Antônio deixou no Líbano, mulher e filhos. Como a maioria de seus conterrâneos, dedicou-se ao comércio de mercadorias de porta em porta, o tradicional mascate. Em uma de suas viagens, chegou a Itaporanga, onde se estabeleceu e se casou mais duas vezes. Do primeiro casamento, nasceram Ídio e Augusta; do segundo, Galiana e a caçula Nazira.   

O mais curioso é que Armódio, um de seus filhos do Líbano,  cismou de vir para o Brasil atrás do pai. Chegou a Santos e, sem endereço e sem falar uma única palavra em português, saiu à sua procura. Após muitas idas e vindas, o encontrou em Itaporanga, onde também fixou moradia e constituiu família.

Essa e outras histórias da família ainda estão muito frescas na cabeça de Nazira, perfeitamente lúcida, às portas do centenário. Durante a revolução de 1930, ela tinha sete anos. Conta que seu pai recebeu para um café oficiais gaúchos, cujas tropas estavam acampadas na região. O objetivo deles era chegar a São Paulo para combater os constitucionalistas, mas com a deposição de Washington Luís e a posse de Getúlio, o conflito cessou. A poucos quilômetros dali, fica a cidade de Itararé, famosa pela “batalha que não houve”.

Nazira cresceu numa época em que pouca coisa era permitida às mulheres. Conseguiu concluir o ginásio, mas não foi além disso. Gostava de leitura e poesias. Poesias que aprendeu ainda na infância, e que declama até hoje, de cor e salteado, como fez durante sua festa de aniversário.
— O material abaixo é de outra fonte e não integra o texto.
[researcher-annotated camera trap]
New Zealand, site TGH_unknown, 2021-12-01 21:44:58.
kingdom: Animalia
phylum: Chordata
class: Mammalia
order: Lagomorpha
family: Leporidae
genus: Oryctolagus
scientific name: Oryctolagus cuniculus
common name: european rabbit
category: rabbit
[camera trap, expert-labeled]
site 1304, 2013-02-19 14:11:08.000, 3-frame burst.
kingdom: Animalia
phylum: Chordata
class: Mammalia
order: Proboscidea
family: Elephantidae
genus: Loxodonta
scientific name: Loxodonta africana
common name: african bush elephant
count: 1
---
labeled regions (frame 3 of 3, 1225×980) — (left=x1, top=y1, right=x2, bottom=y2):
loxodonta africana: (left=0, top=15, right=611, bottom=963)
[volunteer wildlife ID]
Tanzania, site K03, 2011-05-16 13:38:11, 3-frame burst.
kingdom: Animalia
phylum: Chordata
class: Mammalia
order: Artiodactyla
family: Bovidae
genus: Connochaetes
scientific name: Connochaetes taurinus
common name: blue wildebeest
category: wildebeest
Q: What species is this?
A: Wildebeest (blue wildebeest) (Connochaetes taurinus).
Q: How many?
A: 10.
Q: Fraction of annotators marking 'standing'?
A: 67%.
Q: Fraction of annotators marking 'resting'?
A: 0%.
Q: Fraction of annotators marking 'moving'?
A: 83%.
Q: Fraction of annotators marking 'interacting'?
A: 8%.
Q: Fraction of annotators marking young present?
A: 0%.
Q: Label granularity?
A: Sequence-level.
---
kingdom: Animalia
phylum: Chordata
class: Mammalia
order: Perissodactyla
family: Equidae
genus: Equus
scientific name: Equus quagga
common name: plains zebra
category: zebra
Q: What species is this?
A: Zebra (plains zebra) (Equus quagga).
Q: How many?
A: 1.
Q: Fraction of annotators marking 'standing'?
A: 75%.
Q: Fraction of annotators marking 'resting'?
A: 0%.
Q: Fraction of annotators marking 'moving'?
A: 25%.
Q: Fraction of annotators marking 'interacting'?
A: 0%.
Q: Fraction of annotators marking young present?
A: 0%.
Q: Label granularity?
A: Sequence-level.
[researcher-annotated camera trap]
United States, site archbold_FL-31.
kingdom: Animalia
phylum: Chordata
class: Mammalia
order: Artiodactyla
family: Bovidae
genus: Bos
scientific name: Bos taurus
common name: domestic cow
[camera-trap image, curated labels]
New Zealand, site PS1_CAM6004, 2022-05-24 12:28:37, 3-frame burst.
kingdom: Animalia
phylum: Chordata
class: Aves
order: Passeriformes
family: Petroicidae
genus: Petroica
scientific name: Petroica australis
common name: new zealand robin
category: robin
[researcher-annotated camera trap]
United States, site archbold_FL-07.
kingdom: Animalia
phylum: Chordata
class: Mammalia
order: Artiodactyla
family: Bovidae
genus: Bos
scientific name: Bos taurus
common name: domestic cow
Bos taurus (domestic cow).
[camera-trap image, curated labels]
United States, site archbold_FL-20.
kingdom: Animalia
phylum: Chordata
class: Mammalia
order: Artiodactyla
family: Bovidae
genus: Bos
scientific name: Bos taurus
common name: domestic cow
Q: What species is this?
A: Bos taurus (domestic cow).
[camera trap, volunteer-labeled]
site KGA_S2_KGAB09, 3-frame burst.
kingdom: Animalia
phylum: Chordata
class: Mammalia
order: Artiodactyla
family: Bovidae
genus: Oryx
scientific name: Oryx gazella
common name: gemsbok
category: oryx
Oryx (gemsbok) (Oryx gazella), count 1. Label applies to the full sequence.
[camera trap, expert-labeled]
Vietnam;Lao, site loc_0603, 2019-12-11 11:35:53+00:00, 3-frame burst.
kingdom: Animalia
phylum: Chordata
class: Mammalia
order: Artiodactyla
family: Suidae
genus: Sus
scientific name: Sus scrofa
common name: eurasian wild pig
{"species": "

O resto do tempo passava em casa, às voltas com os serviços domésticos, à espera de seu príncipe encantado.

Muito bonita então, ainda hoje conserva os traços, sofria marcação cerrada do pai. Até para ir aos bailes, comuns no clube da cidade, tinha que ser acompanhada pelos tios ou o irmão mais velho. E lhe impunha um horário bem restrito. A muito custo, permitiu que ela namorasse Oswaldo Lara, filho de um proprietário de terras da região. Casaram-se e dessa união vieram os cinco filhos.

A casa da família, localizada no centro da cidadezinha, era um ponto de festas e eventos. Ali, com a participação ativa da dona da casa, se reuniam quase todos os finais de semana os filhos, sobrinhos, tios e vizinhos para peças de teatro, leitura de poesias, cantorias. 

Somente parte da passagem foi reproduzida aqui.